In terms of growth through exports, all of these policy measures pale in comparison to the economic health of trading partners. For the United States, NAFTA looms largest, taking almost 1/3 of U.S. exports in 2011. Any economic booms to be found there? The latest IMF World Economic Outlook predicted that Canadian growth would slow from 2.4 percent in 2011 to under 2 percent in 2012 and 2013. Mexican growth, while faster, was 5.6 percent in 2010, 3.9 percent in 2011, and is supposed to keep decelerating through 2017. So where else might we see growth? The European Union takes 18 percent of U.S. exports, but it has its own well-publicized troubles. The latest figures show that Germany may be approaching a recession. China buys about 7 percent of U.S. exports, but its growth has also slowed. Add in a troubled Japan and we've now described just over 60 percent of U.S. export markets.

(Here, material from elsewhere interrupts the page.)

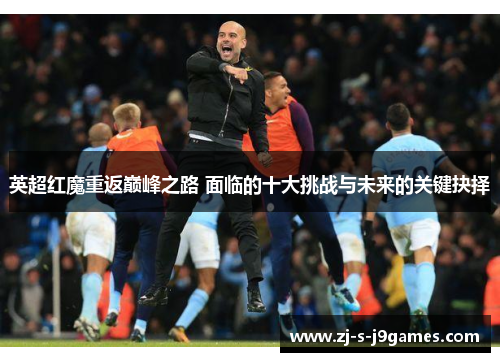 英超红魔重返巅峰之路 面临的十大挑战与未来的关键抉择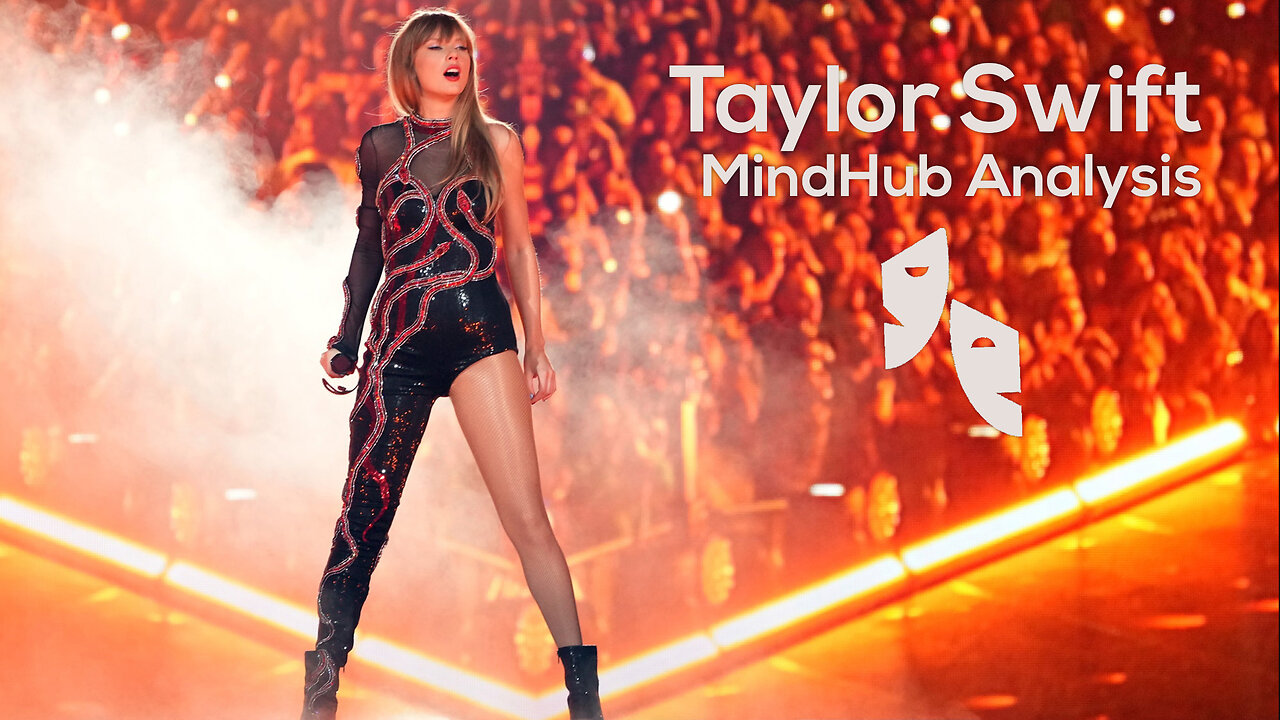 Taylor Swift understood correctly (MindHub analysis)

In all likelihood, the actual picture is worse than just described. These tepid growth prospects assume nothing drastic will happen to throw off the world economy. One of the striking things about this last election season was that there were any number of foreign policy and economic crises that could have exploded. Syria came closest, but Iran, U.S. fiscal troubles, and the euro crisis all remained relatively quiescent. That may be considered good fortune, or it could be the result of hard policy work sweeping problems under the rug. It was no accident that the fiscal cliff arrived after the election. Treasury Secretary Geithner was pretty blatant about asking European countries to move smoothly past deadlines that might have ignited an economic conflagration. I do not have the expertise to speculate about why Israel was so well-behaved over election season, despite its deep-seated concerns about Iran. The upshot was that there was no Middle East conflagration disrupting oil supplies.

These all appear to be problems deferred, not problems solved. Such deferrals often lead to more explosive outcomes later on. To foresee that these potential problems will all remain tranquil for the four years to come would require one to look through a particularly garish set of lenses.